However, there are also methods that use training data to train the model in concert with prompting methods. These consist of either full-data learning, where a reasonably large number of training examples are used to train the model, or few-shot learning [126], where a very small number of examples are used to train the model. Prompting methods are particularly useful in the latter case [9, 32, 117], as there are generally not enough training examples to fully specify the desired behavior, and thus using a prompt to push the model in the right direction is particularly effective.

One thing to note is that for many of the prompt template engineering methods described in Section 3, although annotated training samples are not explicitly used in the training of the downstream task model, they are often used in the construction or validation of the prompts that the downstream task will use. As noted by Perez et al. [96], this is arguably not true zero-shot learning with respect to the downstream task.

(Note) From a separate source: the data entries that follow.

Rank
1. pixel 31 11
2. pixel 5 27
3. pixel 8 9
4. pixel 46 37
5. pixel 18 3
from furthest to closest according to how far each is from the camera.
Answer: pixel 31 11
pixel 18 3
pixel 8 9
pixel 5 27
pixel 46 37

6.2 Parameter Update Methods

In prompt-based downstream task learning, there are usually two types of parameters, namely those from (1) pre-trained LMs and (2) prompts. Which part of parameters should be updated is one important design decision, which can lead to different levels of applicability in different scenarios. We summarize five tuning strategies (as shown in Table 4) based on (i) whether the parameters of the underlying LM are tuned, (ii) whether there are additional prompt-related parameters, and (iii) if there are additional prompt-related parameters, whether those parameters are tuned.

Table 4.
Strategy	LM Params	Prompt Params	Example
Additional	Tuned
Promptless Fine-tuning	Tuned	—	ELMo [97], BERT [20], BART [69]
Tuning-free Prompting	Frozen	✗	✗	GPT-3 [9], AutoPrompt [125], LAMA [100]
Fixed-LM Prompt Tuning	Frozen	✓	Tuned	Prefix-Tuning [71], Prompt-Tuning [67]
Table 4. Characteristics of Different Tuning Strategies
“Additional” represents if there are additional parameters beyond LM parameters while “Tuned” denotes if parameters are updated.
Table 5. Other Research Topics Relevant to Prompting Methods
Prompt Concept Relevant Topic Commonality Peculiarity
Prompt Ensembling [52, 117] Ensemble Learning [133, 153] Combine results of multiple systems to get better performance In prompt ensembling, multiple predictions result from different prompt variants. This contrasts with architecture or feature variations, each of which requires separate training.
Prompt Augmentation [9, 32] Few-shot Learning [28, 127] Use few examples to learn generalized rules Prompt augmentation is a specific subset of few-shot learning.
Prompt Augmentation [9, 32] Larger-context Learning [11, 38] Introduce larger context to aid the learning process Additional information introduced in larger-context learning is not necessarily the labeled data.
Discrete Prompt Search [52, 125] Query reformulation [90, 90] Reformulate the input into a query form Query reformulation commonly focuses on information extraction and question answering tasks, while prompt learning can be applied to a variety of NLP tasks
Discrete Prompt Fine-tuning [32] QA-based multi-task learning [70, 83] Reformulate many tasks into an QA form QA-based formulations aim to solve different tasks through question answering, while prompting additionally targets full use of pre-trained LMs.
Continuous Prompt Fine-tuning [23, 77] Controlled Text Generation [56, 122, 146] Input is augmented with additional inputs to control the generation process Controlled generation targets generation of a particular type of text while prompt learning uses prompts to specify the task itself.
Prompt-based downstream task learning [117, 147] Supervised Attention [75, 130] Require external hint to remind the model of which part information should be focused on Research works on supervised attention usually target at salient information from an image or text, while prompt learning aims to utilize relevant knowledge from the pre-trained LM.
Prompt-based downstream task learning [117, 147] Data augmentation [26, 109] Improving downstream tasks’ performance by introducing additional samples Data augmentation introduces additional training samples in an explicit way while prompts can be regarded as highly-condensed training samples [65].
6.2.1 Promptless Fine-tuning.

As mentioned in the Introduction, the pre-train and fine-tune strategy has been widely used in NLP since before the popularization of prompting methods. Here we refer to pre-training and fine-tuning without prompts as promptless fine-tuning, to contrast with the prompt-based learning methods introduced in the following sections. In this strategy, given a dataset of a task, all (or some [46, 98]) of the parameters of the pre-trained LM will be updated via gradients induced from downstream training samples. Typical examples of pre-trained LMs tuned in this way include BERT [20] and RoBERTa [79]. This is a simple, powerful, and widely used method, but it may overfit or not learn stably on small datasets [21]. Models are also prone to catastrophic forgetting, where the LM loses its ability to do things that it was able to do before fine-tuning [84].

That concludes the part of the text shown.